Un ménage à Hanoï a signalé que sa famille devait être déplacée hors de la zone située dans la zone d'influence environnementale de 500 m à partir de la clôture du complexe de traitement des déchets. Selon les informations, la famille remplit les conditions pour être indemnisée pour le logement et les ouvrages sur le terrain, mais ne remplit pas les conditions pour être indemnisée pour le terrain résidentiel car elle vit sur le terrain de ses proches; et n'a jamais reçu de terrain résidentiel de l'État.

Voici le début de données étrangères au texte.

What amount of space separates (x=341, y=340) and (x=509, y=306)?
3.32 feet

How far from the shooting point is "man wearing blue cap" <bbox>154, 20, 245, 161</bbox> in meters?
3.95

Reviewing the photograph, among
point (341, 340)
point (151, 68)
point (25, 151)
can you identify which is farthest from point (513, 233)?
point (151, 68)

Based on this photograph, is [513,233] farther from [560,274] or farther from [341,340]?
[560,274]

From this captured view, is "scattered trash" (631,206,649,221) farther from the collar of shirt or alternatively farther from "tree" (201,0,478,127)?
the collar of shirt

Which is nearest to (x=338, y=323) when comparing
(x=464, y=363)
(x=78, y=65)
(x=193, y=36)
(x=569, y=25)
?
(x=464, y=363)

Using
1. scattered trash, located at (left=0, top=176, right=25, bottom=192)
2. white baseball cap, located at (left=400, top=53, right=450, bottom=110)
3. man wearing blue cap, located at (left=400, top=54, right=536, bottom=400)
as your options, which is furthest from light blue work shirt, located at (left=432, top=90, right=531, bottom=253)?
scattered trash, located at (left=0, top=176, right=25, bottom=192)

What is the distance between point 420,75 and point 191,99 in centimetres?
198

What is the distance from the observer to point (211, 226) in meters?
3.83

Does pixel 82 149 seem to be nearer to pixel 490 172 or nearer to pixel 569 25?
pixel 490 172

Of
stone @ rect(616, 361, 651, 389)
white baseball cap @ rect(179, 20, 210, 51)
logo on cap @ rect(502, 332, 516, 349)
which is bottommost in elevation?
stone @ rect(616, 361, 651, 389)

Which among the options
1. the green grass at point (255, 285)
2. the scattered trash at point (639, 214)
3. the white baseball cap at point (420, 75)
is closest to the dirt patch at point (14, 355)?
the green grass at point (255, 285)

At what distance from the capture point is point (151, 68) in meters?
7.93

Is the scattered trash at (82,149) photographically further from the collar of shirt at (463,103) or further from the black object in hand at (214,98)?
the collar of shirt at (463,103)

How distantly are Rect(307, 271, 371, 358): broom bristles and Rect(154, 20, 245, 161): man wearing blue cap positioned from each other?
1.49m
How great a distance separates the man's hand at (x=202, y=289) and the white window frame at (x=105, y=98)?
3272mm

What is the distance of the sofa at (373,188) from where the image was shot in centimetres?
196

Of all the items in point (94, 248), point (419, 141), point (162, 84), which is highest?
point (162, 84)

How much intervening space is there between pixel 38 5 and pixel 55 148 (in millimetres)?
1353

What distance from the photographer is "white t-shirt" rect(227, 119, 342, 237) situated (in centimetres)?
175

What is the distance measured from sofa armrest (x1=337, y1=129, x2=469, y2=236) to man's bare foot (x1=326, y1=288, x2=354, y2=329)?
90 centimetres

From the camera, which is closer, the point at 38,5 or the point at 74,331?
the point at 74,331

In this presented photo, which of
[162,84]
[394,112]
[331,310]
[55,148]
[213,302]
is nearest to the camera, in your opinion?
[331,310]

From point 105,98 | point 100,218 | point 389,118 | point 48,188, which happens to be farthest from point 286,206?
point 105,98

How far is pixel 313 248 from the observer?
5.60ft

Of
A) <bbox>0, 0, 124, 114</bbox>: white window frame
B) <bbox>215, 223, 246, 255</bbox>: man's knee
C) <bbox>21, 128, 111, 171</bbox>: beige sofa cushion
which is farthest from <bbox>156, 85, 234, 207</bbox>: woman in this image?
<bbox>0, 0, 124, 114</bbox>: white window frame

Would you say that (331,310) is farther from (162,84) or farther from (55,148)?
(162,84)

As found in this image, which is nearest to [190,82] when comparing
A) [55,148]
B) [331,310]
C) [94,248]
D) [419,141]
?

Les habitants ont déclaré qu'au moment de l'avis de récupération des terres, la famille n'avait pas de terres résidentielles ou d'autres maisons dans la commune. Ce ménage est également considéré comme ayant des difficultés économiques, car les femmes célibataires sont les chefs de ménage et sont des cas vulnérables dans la société. À partir de cette réalité, les habitants se demandent s'ils peuvent bénéficier des politiques relatives aux terres résidentielles et aux maisons conformément aux dispositions de la loi foncière de 2013.
En réponse à ce contenu, le Département de la gestion foncière, ministère de l'Agriculture et de l'Environnement, a déclaré que le projet de déplacement des populations hors de la zone d'influence environnementale de 500 m du Comité populaire au niveau du district a été mis en œuvre à l'époque où la loi foncière de 2013 et les documents d'orientation pour la mise en œuvre étaient encore en vigueur. Par conséquent, l'examen des droits des personnes doit être basé sur les dispositions de la loi applicable à ce moment-là.

Selon le Département de la gestion foncière, ministère de l'Agriculture et de l'Environnement, le point d du paragraphe 1 de l'article 65, le paragraphe 3 de l'article 87 et les paragraphes 1 et 2 de l'article 79 de la loi foncière de 2013 ont stipulé les cas de récupération de terres résidentielles dans les zones polluées par l'environnement qui présentent un risque de menace pour la vie humaine, ainsi que les principes d'indemnisation, de soutien et de réinstallation. Parmi ceux-ci, les ménages et les particuliers dont les terres sont récupérées et liées à des maisons doivent déménager mais qui ne remplissent pas les conditions pour être indemnisés pour les terres résidentielles, s'ils n'ont plus d'autre logement, l'État peut vendre, louer, louer-acheter des maisons ou attribuer des terres résidentielles avec perception de droits d'utilisation des terres.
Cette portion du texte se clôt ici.